• _Problem statement_:
When you reproduce the listing below, keep every entry exactly as written.
_ _ _ _ _
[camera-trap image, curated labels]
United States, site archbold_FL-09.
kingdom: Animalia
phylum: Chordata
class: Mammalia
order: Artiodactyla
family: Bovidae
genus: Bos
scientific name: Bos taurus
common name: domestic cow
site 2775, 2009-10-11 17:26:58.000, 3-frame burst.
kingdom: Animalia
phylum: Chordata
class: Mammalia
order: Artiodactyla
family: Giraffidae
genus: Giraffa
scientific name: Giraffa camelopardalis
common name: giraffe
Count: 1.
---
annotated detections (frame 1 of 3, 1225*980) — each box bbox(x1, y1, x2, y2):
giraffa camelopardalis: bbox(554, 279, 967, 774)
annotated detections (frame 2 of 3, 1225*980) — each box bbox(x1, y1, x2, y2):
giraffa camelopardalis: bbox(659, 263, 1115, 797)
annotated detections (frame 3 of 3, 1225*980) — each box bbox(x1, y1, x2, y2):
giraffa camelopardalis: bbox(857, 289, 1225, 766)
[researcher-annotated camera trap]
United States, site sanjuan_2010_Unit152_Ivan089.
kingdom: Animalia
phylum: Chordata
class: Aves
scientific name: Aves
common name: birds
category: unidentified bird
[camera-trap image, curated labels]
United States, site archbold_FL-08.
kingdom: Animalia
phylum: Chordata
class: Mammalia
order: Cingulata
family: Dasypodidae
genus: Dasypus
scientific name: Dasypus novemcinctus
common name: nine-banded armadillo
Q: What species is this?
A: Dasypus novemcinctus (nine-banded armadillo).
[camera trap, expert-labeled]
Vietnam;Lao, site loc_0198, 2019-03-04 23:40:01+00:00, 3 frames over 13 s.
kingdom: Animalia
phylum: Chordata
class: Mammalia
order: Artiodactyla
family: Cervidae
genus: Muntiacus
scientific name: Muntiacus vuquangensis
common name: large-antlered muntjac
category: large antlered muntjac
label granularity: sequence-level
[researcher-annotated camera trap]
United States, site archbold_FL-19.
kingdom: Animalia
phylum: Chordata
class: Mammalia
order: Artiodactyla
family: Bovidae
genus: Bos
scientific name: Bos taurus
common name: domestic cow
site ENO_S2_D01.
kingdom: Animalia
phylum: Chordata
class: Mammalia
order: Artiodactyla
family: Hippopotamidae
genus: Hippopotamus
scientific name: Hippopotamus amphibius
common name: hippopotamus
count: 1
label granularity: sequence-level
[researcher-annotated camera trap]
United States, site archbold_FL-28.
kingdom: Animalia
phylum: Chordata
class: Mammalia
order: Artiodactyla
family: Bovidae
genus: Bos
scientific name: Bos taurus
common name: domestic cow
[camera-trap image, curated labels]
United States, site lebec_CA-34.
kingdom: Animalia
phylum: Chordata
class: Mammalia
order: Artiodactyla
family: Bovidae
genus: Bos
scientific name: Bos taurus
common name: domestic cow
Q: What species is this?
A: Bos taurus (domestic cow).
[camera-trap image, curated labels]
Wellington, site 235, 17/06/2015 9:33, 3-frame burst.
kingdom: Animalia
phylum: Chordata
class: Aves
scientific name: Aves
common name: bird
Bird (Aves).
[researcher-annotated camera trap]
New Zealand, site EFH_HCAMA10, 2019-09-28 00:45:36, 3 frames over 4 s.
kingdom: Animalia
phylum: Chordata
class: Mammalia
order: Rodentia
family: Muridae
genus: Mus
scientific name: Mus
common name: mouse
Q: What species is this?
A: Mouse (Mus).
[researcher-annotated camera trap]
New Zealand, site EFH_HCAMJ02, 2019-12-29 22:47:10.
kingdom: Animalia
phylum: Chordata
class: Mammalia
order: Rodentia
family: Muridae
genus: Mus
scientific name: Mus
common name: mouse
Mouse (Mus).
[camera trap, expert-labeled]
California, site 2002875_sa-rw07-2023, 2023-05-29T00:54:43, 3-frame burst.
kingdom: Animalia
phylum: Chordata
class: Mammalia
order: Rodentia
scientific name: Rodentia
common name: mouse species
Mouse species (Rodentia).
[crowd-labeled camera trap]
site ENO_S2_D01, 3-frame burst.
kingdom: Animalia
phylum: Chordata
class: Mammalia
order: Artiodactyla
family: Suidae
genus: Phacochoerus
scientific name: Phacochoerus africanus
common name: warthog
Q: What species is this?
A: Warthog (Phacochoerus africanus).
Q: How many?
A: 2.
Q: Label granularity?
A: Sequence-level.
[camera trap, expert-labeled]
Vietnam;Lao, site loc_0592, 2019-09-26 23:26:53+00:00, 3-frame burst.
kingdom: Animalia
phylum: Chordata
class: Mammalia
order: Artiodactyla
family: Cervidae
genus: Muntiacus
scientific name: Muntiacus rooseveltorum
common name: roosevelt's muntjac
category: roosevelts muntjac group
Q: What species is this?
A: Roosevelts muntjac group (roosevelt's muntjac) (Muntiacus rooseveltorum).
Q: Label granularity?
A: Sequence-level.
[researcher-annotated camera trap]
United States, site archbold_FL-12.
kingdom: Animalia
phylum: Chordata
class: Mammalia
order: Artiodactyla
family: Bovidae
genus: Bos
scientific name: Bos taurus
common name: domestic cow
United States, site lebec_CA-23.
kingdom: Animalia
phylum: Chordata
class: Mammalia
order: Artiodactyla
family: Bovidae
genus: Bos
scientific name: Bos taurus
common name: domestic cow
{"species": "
_ _ _ _ _
• _Finished task_:
[camera-trap image, curated labels]
United States, site archbold_FL-09.
kingdom: Animalia
phylum: Chordata
class: Mammalia
order: Artiodactyla
family: Bovidae
genus: Bos
scientific name: Bos taurus
common name: domestic cow
site 2775, 2009-10-11 17:26:58.000, 3-frame burst.
kingdom: Animalia
phylum: Chordata
class: Mammalia
order: Artiodactyla
family: Giraffidae
genus: Giraffa
scientific name: Giraffa camelopardalis
common name: giraffe
Count: 1.
---
annotated detections (frame 1 of 3, 1225*980) — each box bbox(x1, y1, x2, y2):
giraffa camelopardalis: bbox(554, 279, 967, 774)
annotated detections (frame 2 of 3, 1225*980) — each box bbox(x1, y1, x2, y2):
giraffa camelopardalis: bbox(659, 263, 1115, 797)
annotated detections (frame 3 of 3, 1225*980) — each box bbox(x1, y1, x2, y2):
giraffa camelopardalis: bbox(857, 289, 1225, 766)
[researcher-annotated camera trap]
United States, site sanjuan_2010_Unit152_Ivan089.
kingdom: Animalia
phylum: Chordata
class: Aves
scientific name: Aves
common name: birds
category: unidentified bird
[camera-trap image, curated labels]
United States, site archbold_FL-08.
kingdom: Animalia
phylum: Chordata
class: Mammalia
order: Cingulata
family: Dasypodidae
genus: Dasypus
scientific name: Dasypus novemcinctus
common name: nine-banded armadillo
Q: What species is this?
A: Dasypus novemcinctus (nine-banded armadillo).
[camera trap, expert-labeled]
Vietnam;Lao, site loc_0198, 2019-03-04 23:40:01+00:00, 3 frames over 13 s.
kingdom: Animalia
phylum: Chordata
class: Mammalia
order: Artiodactyla
family: Cervidae
genus: Muntiacus
scientific name: Muntiacus vuquangensis
common name: large-antlered muntjac
category: large antlered muntjac
label granularity: sequence-level
[researcher-annotated camera trap]
United States, site archbold_FL-19.
kingdom: Animalia
phylum: Chordata
class: Mammalia
order: Artiodactyla
family: Bovidae
genus: Bos
scientific name: Bos taurus
common name: domestic cow
site ENO_S2_D01.
kingdom: Animalia
phylum: Chordata
class: Mammalia
order: Artiodactyla
family: Hippopotamidae
genus: Hippopotamus
scientific name: Hippopotamus amphibius
common name: hippopotamus
count: 1
label granularity: sequence-level
[researcher-annotated camera trap]
United States, site archbold_FL-28.
kingdom: Animalia
phylum: Chordata
class: Mammalia
order: Artiodactyla
family: Bovidae
genus: Bos
scientific name: Bos taurus
common name: domestic cow
[camera-trap image, curated labels]
United States, site lebec_CA-34.
kingdom: Animalia
phylum: Chordata
class: Mammalia
order: Artiodactyla
family: Bovidae
genus: Bos
scientific name: Bos taurus
common name: domestic cow
Q: What species is this?
A: Bos taurus (domestic cow).
[camera-trap image, curated labels]
Wellington, site 235, 17/06/2015 9:33, 3-frame burst.
kingdom: Animalia
phylum: Chordata
class: Aves
scientific name: Aves
common name: bird
Bird (Aves).
[researcher-annotated camera trap]
New Zealand, site EFH_HCAMA10, 2019-09-28 00:45:36, 3 frames over 4 s.
kingdom: Animalia
phylum: Chordata
class: Mammalia
order: Rodentia
family: Muridae
genus: Mus
scientific name: Mus
common name: mouse
Q: What species is this?
A: Mouse (Mus).
[researcher-annotated camera trap]
New Zealand, site EFH_HCAMJ02, 2019-12-29 22:47:10.
kingdom: Animalia
phylum: Chordata
class: Mammalia
order: Rodentia
family: Muridae
genus: Mus
scientific name: Mus
common name: mouse
Mouse (Mus).
[camera trap, expert-labeled]
California, site 2002875_sa-rw07-2023, 2023-05-29T00:54:43, 3-frame burst.
kingdom: Animalia
phylum: Chordata
class: Mammalia
order: Rodentia
scientific name: Rodentia
common name: mouse species
Mouse species (Rodentia).
[crowd-labeled camera trap]
site ENO_S2_D01, 3-frame burst.
kingdom: Animalia
phylum: Chordata
class: Mammalia
order: Artiodactyla
family: Suidae
genus: Phacochoerus
scientific name: Phacochoerus africanus
common name: warthog
Q: What species is this?
A: Warthog (Phacochoerus africanus).
Q: How many?
A: 2.
Q: Label granularity?
A: Sequence-level.
[camera trap, expert-labeled]
Vietnam;Lao, site loc_0592, 2019-09-26 23:26:53+00:00, 3-frame burst.
kingdom: Animalia
phylum: Chordata
class: Mammalia
order: Artiodactyla
family: Cervidae
genus: Muntiacus
scientific name: Muntiacus rooseveltorum
common name: roosevelt's muntjac
category: roosevelts muntjac group
Q: What species is this?
A: Roosevelts muntjac group (roosevelt's muntjac) (Muntiacus rooseveltorum).
Q: Label granularity?
A: Sequence-level.
[researcher-annotated camera trap]
United States, site archbold_FL-12.
kingdom: Animalia
phylum: Chordata
class: Mammalia
order: Artiodactyla
family: Bovidae
genus: Bos
scientific name: Bos taurus
common name: domestic cow
United States, site lebec_CA-23.
kingdom: Animalia
phylum: Chordata
class: Mammalia
order: Artiodactyla
family: Bovidae
genus: Bos
scientific name: Bos taurus
common name: domestic cow
{"species": "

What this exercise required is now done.